Records provided.
^^^^
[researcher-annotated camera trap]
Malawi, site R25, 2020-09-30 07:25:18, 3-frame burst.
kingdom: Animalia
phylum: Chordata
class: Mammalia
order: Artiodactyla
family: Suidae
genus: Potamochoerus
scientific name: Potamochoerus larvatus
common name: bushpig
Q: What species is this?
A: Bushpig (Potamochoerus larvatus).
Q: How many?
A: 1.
^^^^
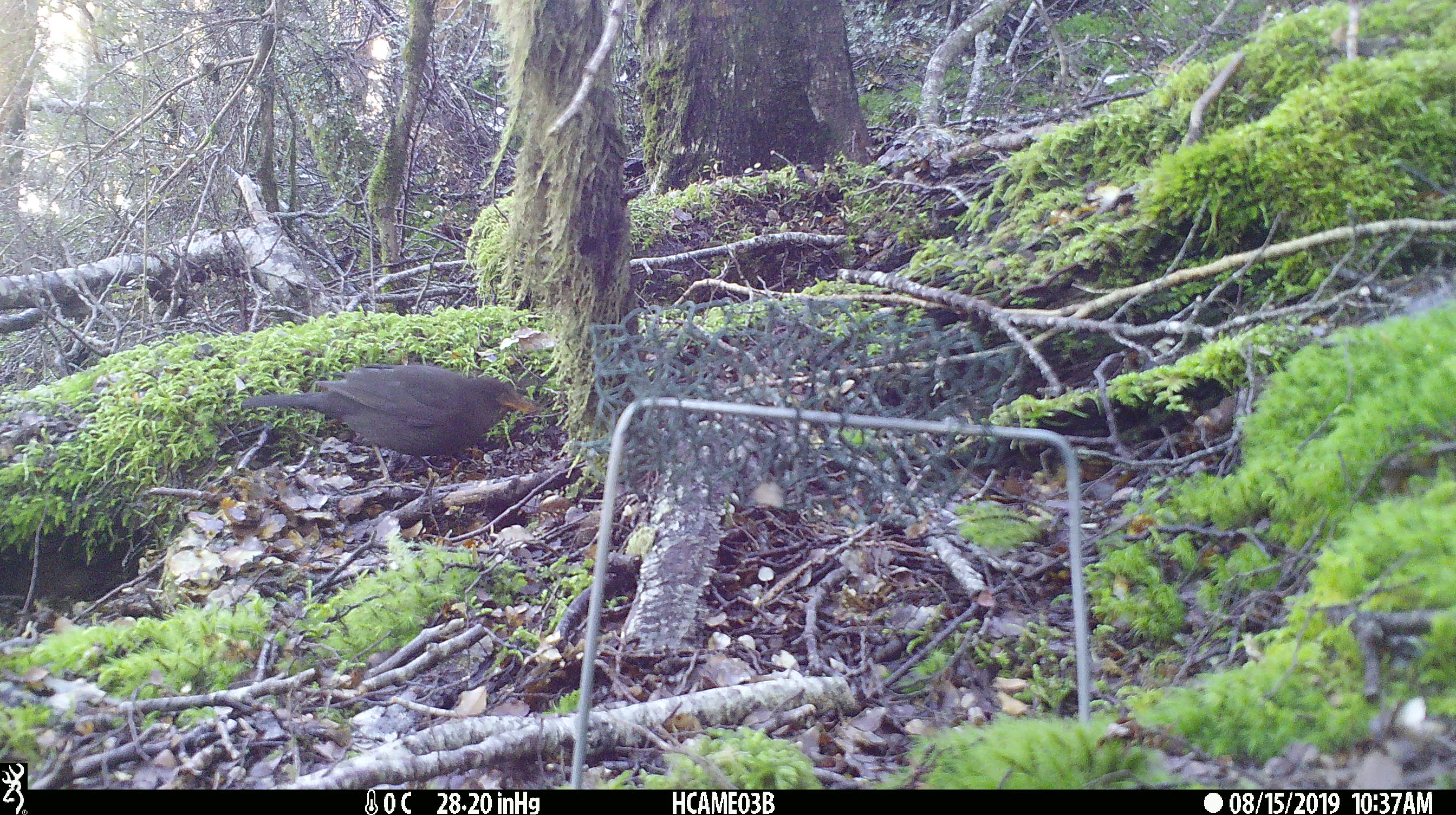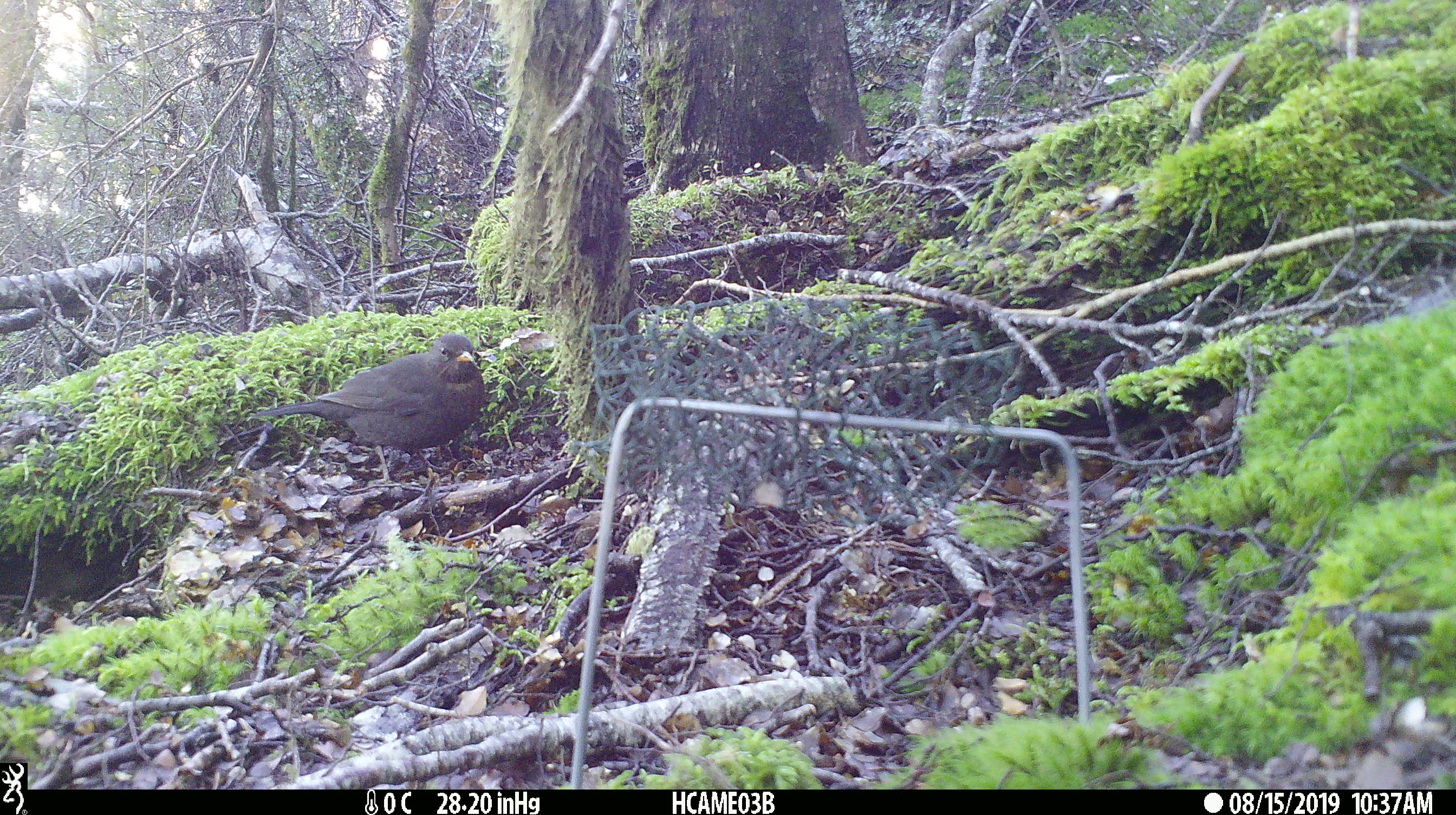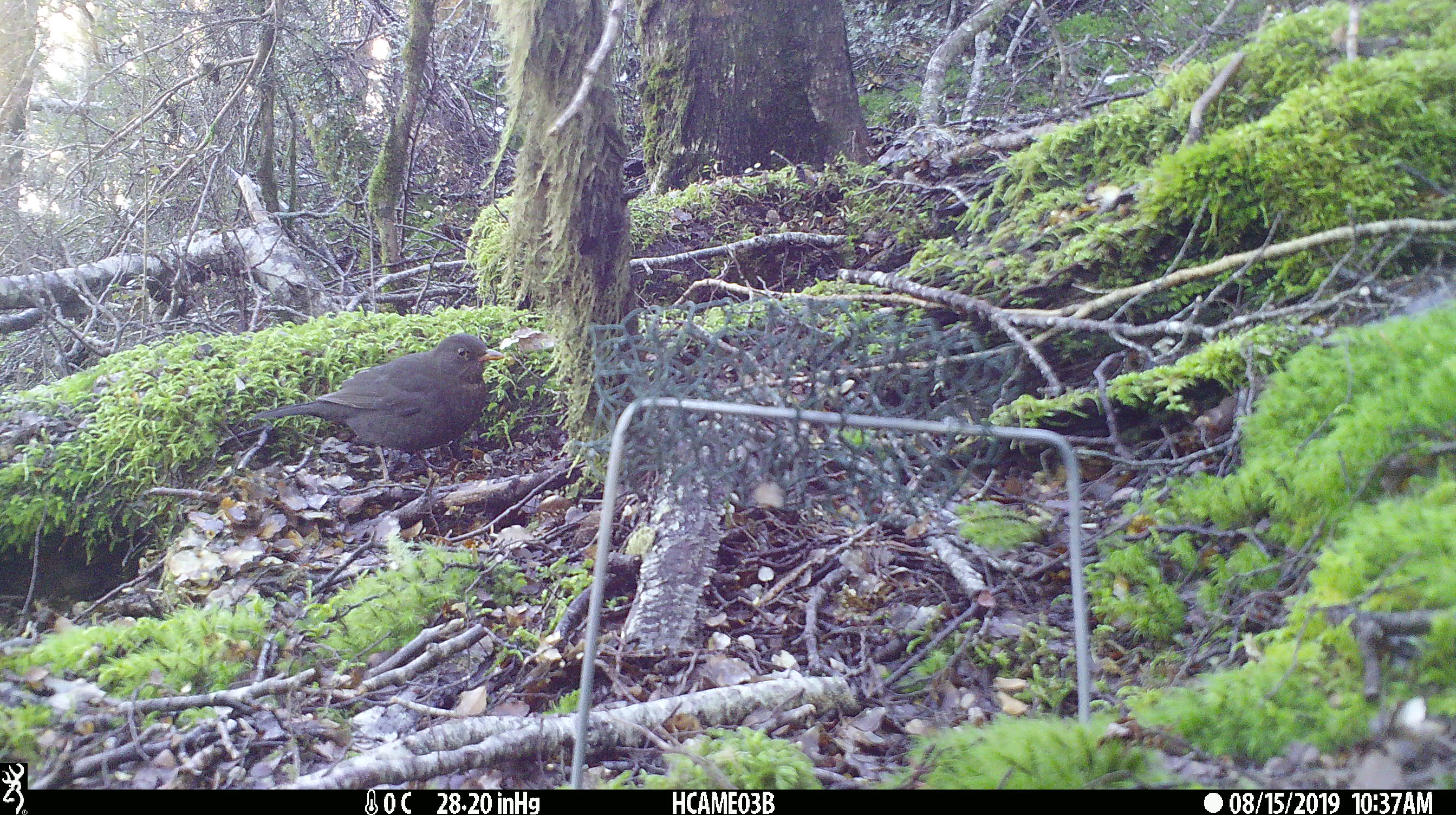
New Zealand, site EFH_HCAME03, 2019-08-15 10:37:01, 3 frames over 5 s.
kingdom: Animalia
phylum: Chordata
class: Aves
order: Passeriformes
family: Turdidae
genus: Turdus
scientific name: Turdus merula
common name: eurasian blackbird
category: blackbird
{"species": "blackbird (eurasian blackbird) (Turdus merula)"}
^^^^
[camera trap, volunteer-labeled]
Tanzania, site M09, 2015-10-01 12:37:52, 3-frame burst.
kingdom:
^^^^
Exercise requirements.
Copy, from the material above, each line in which the string "name" occurs.

Reply to the exercise.
scientific name: Potamochoerus larvatus
common name: bushpig
scientific name: Turdus merula
common name: eurasian blackbird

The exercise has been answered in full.